Pptransfer/globus

Hi,

Globus transfers are running very slowly since about 11ish today. I have 10 simulations running in, I think, scratch though the data (on archer2) is being successfully archived to /mnt/lustre/a2fs-work2/work/n02/shared/tetts/opt_dfols26/XXXXX/output/opt_dfols26/XXXXX/CYCLE_POINT where XXXXX is the job name. Normally the transfers from archer2 to jasmin would take 1-2 minutes moving about 180 Mbytes. But the 4 jobs in at the moment are all getting timeout/endpoint errors. Is something up with globus at the moment?

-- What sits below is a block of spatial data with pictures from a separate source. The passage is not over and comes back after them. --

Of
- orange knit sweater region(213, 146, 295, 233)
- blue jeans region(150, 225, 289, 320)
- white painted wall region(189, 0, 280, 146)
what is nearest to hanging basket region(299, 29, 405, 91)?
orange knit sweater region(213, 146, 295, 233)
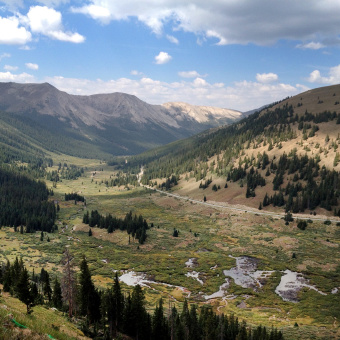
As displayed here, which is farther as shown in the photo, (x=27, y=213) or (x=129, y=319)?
(x=27, y=213)

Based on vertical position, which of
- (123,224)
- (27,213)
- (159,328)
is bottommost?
(27,213)

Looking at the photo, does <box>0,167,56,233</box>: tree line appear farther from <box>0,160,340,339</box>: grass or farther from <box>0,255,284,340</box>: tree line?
<box>0,255,284,340</box>: tree line

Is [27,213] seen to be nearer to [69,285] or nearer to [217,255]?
[217,255]

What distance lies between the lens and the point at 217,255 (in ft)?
381

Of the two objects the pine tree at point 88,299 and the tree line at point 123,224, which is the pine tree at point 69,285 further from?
the tree line at point 123,224

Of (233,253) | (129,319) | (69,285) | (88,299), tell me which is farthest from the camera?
(233,253)

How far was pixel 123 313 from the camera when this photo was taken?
55.0m

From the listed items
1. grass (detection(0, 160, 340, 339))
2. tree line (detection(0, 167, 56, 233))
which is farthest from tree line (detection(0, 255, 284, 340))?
tree line (detection(0, 167, 56, 233))

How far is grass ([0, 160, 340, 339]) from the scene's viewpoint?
241 ft

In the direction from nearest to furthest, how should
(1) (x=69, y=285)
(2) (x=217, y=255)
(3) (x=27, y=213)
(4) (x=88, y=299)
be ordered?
(1) (x=69, y=285) → (4) (x=88, y=299) → (2) (x=217, y=255) → (3) (x=27, y=213)

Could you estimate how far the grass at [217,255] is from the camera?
73.6 meters

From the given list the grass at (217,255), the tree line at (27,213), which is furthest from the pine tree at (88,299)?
the tree line at (27,213)

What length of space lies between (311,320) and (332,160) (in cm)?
15479

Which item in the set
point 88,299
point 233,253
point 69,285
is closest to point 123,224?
point 233,253
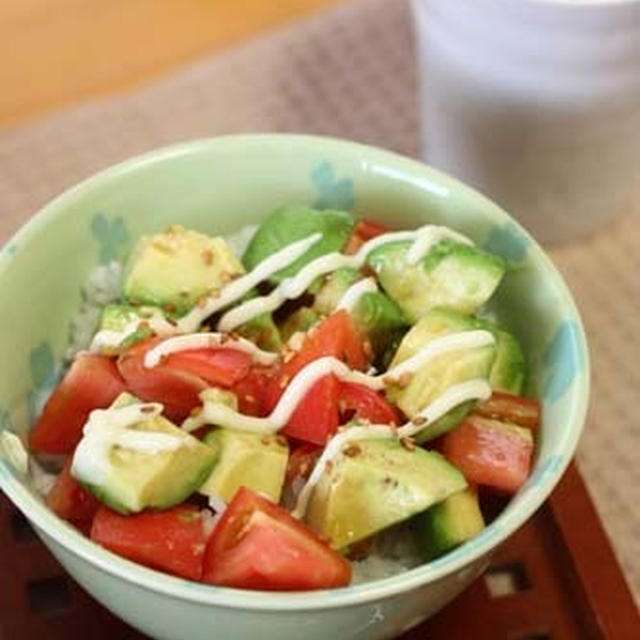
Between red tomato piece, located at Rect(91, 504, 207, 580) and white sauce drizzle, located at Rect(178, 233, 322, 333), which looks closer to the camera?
red tomato piece, located at Rect(91, 504, 207, 580)

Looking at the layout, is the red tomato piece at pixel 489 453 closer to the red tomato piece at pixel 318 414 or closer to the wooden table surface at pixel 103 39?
the red tomato piece at pixel 318 414

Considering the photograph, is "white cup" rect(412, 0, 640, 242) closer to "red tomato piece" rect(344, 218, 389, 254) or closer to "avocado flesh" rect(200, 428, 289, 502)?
"red tomato piece" rect(344, 218, 389, 254)

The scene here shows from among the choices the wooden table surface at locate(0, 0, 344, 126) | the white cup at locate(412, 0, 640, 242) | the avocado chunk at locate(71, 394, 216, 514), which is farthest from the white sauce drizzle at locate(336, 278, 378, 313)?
the wooden table surface at locate(0, 0, 344, 126)

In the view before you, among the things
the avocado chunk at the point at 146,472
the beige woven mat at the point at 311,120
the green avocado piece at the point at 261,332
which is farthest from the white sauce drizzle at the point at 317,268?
the beige woven mat at the point at 311,120

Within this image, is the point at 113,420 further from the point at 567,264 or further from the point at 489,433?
the point at 567,264

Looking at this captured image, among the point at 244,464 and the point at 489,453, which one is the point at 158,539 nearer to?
the point at 244,464
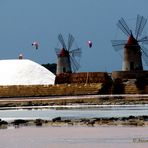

globus ID’s below for slow jobs.

933ec3df-bee6-11f0-b35f-0e092d85c59b worked taking 45 seconds at an effective speed of ~ 4 MB/s. This ran at 10:09.

Simon

c7839bc4-beed-11f0-937e-027493648695

8e72676d-beed-11f0-b9c2-027493648695

8e72a865-beed-11f0-ab5e-0e092d85c59b

8e7635be-beed-11f0-8133-027493648695

I note that pptransfer has a three hour time limit and when it fails (because it runs out time) globus continues to try and transfer data. I have just manually stopped some of those jobs.

Is there a reason why pptransfer has such a long time limit?

Is globus robust to having two transfer jobs for the same data running at the same time? Could this explain my zero size files? 2nd pptransfer submits globus job. Another one is running so pptransfer exits with status succeeded. House keeping runs cleaning out data… or in my case once the simulation has ran my post-processing runs which removes data.

If so, would I be better not having pptransfer try a 2nd time if it fails? Then I can intervene manually.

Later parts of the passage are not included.